One of the comments I read on a news report on a social media platform was, “I long for news reports from decades ago, they used to report the news professionally.” This comment made me realize that the policies of news agencies and the positions of individual journalists have changed significantly over the past 40 to 50 years, especially after the transformation of the news media’s income streams.

This comment seems to have been written by someone elderly, reflecting on a time when the press and journalists had substantial influence over the public and the government, firmly adhering to journalistic ethics. This was when their income was derived from the purchase of publications, including media, radio, television, magazines, newspapers, and advertisements.

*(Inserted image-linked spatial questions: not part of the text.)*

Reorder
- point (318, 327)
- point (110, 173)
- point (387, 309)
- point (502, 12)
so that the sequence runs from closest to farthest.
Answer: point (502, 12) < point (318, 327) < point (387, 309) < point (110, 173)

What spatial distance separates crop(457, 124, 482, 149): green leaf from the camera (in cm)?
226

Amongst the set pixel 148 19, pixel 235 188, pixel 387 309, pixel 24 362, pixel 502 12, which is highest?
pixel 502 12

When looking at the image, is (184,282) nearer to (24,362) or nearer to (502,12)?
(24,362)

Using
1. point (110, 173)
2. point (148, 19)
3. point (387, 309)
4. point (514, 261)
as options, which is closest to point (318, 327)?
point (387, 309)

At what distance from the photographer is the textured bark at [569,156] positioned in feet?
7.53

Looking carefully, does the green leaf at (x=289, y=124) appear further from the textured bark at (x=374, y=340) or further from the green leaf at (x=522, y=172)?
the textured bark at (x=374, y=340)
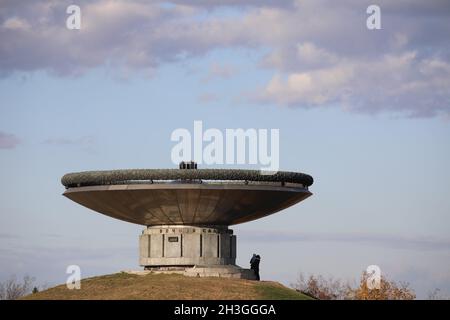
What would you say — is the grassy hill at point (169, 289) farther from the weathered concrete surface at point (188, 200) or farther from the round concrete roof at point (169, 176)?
the round concrete roof at point (169, 176)

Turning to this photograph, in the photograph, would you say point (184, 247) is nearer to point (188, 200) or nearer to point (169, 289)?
point (188, 200)

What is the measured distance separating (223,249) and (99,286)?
7287 millimetres

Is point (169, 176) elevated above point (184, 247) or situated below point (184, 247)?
above

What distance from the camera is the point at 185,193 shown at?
6894cm

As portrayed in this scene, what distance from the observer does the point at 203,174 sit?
6875 cm

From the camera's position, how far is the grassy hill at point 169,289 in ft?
216

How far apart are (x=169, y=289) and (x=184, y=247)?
5.05 metres

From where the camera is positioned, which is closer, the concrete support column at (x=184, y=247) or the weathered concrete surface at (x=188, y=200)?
the weathered concrete surface at (x=188, y=200)

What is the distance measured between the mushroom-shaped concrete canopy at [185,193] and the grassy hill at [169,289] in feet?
11.4

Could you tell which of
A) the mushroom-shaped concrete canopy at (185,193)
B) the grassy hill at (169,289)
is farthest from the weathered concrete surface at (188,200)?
the grassy hill at (169,289)

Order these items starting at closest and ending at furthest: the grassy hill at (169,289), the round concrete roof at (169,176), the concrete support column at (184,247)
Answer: the grassy hill at (169,289)
the round concrete roof at (169,176)
the concrete support column at (184,247)

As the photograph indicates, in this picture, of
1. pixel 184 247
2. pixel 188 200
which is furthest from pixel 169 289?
pixel 188 200
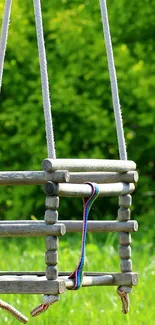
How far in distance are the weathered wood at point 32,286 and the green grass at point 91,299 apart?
4.99 feet

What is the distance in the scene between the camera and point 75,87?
10.1 metres

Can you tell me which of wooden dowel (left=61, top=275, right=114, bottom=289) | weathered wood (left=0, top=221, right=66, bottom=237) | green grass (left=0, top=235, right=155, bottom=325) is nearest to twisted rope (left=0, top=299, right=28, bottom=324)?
wooden dowel (left=61, top=275, right=114, bottom=289)

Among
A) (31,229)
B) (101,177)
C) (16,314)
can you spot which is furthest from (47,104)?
(16,314)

Myanmar also experienced periods when the press and journalists operated with dignity, notably during the struggle for independence and the parliamentary democracy era known as the FaSaPaLa era. During this time, journalists were not aligned with politicians or motivated by political interests and goals. They maintained the dignity of the press and upheld journalistic standards.

In those days, the press was not entirely devoid of political color, but the honor of the press and the dignity of journalists were paramount. They supported political forces to some extent but avoided exaggeration and refrained from becoming followers of politicians.

Nowadays, press and news agencies often lack such integrity, becoming biased for the sake of income, survival, and the individual positions of journalists. In global affairs, they tend to present events in black and white, portraying heroes and villains. Competing for attention, they follow popular trends rather than focusing on what would be beneficial for the public. The worst aspect is their tendency to chase money, align with popular viewpoints, and withhold information.

Western news media often follow popular public opinions and the views of prominent political leaders and parties. They create stereotypical storylines and images of countries, providing readers only with selected facts and perspectives, thus shaping a desired narrative.

Recent global events illustrate this trend. In the Ukraine-Russia war, the Israel-Palestine conflict, and the Iran-Israel tensions, Western news media often portray situations in terms of black and white, heroes and villains, rather than presenting information to prevent conflict. For instance, concerns arose about a potential world war involving multiple countries after Iran’s recent missile and drone attacks on Israel.

Similarly, Myanmar’s news media face various obstacles, often struggling to gather accurate and reliable information about the country’s internal conflicts, battles, and human rights abuses. They frequently present biased reporting, influenced by their allegiance to or fear of powerful political and armed groups, hiding unwanted information or truths.

In the era of social media and digital publishing, audience reactions can be seen through comments. Although not every comment is relevant, missing information, inaccuracies, and omissions in important content are often highlighted.

Like international news media, Myanmar’s news media will likely evolve with the times.

For audiences, relying on trusted news media for important decisions carries a high risk of making mistakes and being misled.

Emphasizing only the information one wants to see, rather than what exists, and presenting only desired outcomes can distance us further from reality. This approach may eventually lead to incorrect decisions and outcomes.

The media should not determine what is right and wrong; that is the role of history. The news media are responsible for verifying and presenting accurate information and should also question and hold organizations accountable.